## What the exercise asks
Copy out word for word the stretch of the material from the line containing "How far does" through the end of the material.

** BEGIN Extracted records **

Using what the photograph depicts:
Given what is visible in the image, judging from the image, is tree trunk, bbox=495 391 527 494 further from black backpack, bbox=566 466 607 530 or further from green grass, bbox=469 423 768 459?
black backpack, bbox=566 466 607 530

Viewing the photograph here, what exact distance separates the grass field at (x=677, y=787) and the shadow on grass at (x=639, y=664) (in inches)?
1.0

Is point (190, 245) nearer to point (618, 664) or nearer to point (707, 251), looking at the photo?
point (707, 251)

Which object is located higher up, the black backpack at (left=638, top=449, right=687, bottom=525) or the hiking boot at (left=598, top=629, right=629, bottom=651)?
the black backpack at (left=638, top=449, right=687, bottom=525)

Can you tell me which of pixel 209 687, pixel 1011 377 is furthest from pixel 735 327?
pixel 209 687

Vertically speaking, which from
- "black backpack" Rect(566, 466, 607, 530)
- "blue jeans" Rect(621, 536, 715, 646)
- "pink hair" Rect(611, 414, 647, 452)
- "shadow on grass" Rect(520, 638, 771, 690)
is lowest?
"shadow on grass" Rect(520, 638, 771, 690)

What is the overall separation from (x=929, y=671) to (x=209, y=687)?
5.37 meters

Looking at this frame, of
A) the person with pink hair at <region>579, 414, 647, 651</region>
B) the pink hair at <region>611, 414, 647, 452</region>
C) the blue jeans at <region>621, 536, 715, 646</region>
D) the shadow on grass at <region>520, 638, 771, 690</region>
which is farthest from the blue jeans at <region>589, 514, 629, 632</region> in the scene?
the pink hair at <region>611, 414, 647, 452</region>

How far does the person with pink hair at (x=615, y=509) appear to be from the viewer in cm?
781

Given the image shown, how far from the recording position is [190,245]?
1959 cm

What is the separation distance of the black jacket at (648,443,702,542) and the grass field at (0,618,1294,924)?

** END Extracted records **

## Answer to this task
How far does the person with pink hair at (x=615, y=509) appear to be from the viewer in cm?
781

Given the image shown, how far from the recording position is [190,245]?
1959 cm

What is the separation distance of the black jacket at (648,443,702,542) and the grass field at (0,618,1294,924)?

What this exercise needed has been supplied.